Opening Hours: All day
Location: Amphoe Thoeng, 130 kms from Chiang Rai city
How to get there: Buses, private vehicles (cars, motorcycles, etc)
Admission fee: None
When to visit: Winter only

Tips:

  • Only go there during winter (Oct – Feb). There is nothing there in other season, however there will be a lot of travelers there during that period (mostly Thai). To avoid the crowd, you probably plan the travel somewhere between Oct-Nov. If you like to be the in crowd, the peak time is 15 Dec – 10 Jan.
  • If you decide to setup a tent near the peak, plan to get there during midday to set up or save spot your tent because they do fill up by mass crowd quickly. If you arrive at night, there will be plenty of accommodations in the area, but they will be 3-4 kms to the peak.

(Page-level text extractions)
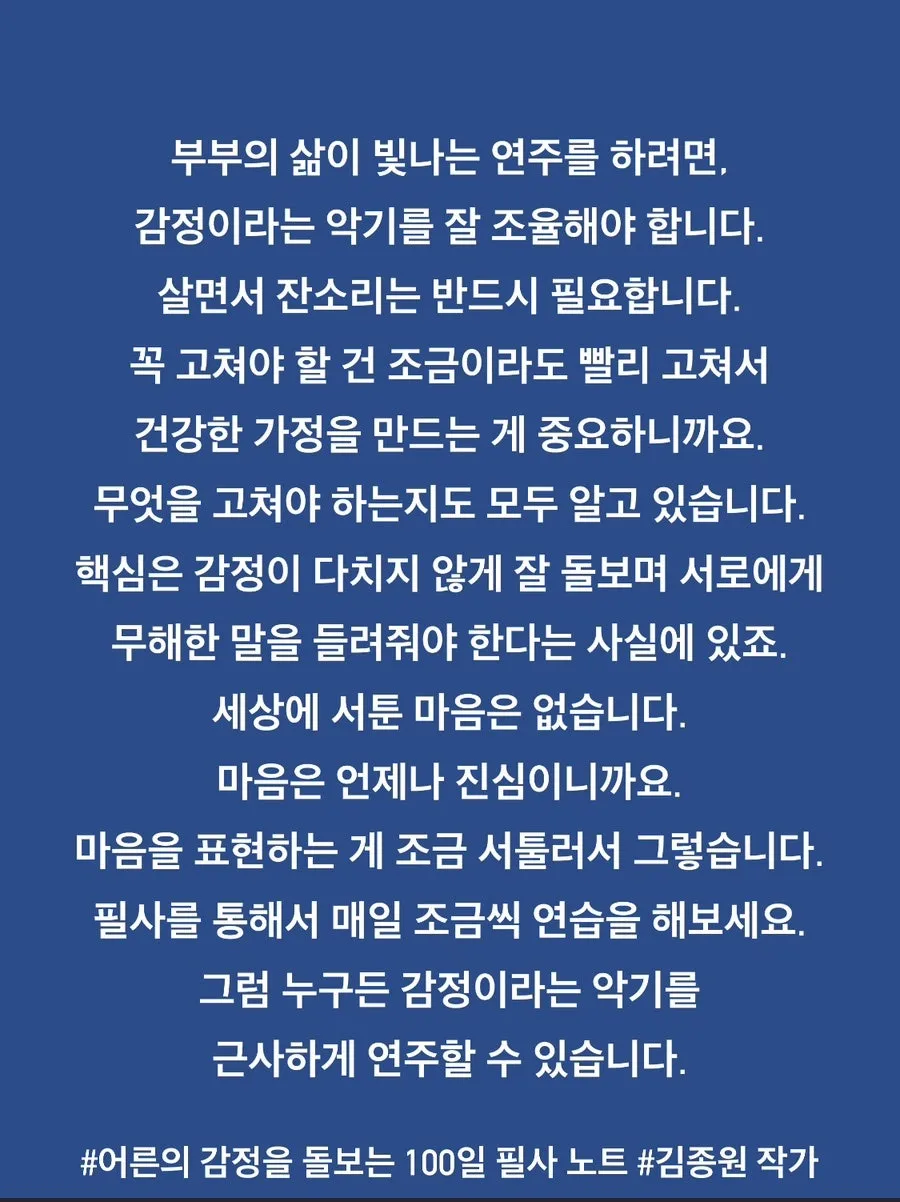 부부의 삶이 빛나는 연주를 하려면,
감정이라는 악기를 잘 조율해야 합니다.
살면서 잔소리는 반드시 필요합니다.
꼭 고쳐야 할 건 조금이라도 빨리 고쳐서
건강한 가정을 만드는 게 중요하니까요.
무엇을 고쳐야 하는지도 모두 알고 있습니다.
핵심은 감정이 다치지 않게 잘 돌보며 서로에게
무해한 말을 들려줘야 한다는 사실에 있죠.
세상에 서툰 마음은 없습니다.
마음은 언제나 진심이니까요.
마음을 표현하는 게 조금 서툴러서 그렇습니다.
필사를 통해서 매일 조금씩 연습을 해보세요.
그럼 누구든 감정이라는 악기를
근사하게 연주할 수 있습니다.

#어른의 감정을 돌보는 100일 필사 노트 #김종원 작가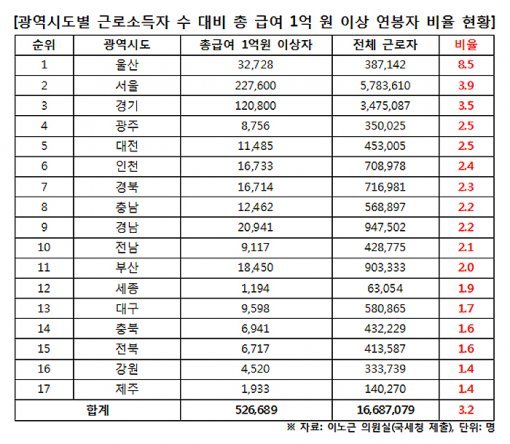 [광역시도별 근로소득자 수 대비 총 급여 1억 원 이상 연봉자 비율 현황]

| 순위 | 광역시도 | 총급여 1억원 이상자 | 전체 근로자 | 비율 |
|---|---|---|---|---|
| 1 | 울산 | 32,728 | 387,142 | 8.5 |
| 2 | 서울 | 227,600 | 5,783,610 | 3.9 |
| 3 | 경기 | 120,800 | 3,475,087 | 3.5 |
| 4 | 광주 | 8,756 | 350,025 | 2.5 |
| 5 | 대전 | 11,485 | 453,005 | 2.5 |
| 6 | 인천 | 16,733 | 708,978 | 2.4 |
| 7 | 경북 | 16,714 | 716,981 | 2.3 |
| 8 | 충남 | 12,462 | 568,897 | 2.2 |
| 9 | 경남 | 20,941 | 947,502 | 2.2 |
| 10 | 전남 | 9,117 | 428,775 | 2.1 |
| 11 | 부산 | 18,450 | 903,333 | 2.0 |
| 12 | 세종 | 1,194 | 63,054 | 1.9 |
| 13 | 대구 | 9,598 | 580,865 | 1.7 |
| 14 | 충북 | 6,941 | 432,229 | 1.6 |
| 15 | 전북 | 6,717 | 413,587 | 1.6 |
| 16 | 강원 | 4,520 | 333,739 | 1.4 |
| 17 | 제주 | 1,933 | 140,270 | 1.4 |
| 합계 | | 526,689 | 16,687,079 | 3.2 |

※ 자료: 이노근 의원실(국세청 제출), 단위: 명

What is expected: Quote the Chiang Rai travel excerpt verbatim, starting at "Admission fee: None" and ending at "Dec – 10 Jan.". The lines above are material separate from the Chiang Rai travel excerpt.

Answer to the problem:
Admission fee: None
When to visit: Winter only

Tips:

  • Only go there during winter (Oct – Feb). There is nothing there in other season, however there will be a lot of travelers there during that period (mostly Thai). To avoid the crowd, you probably plan the travel somewhere between Oct-Nov. If you like to be the in crowd, the peak time is 15 Dec – 10 Jan.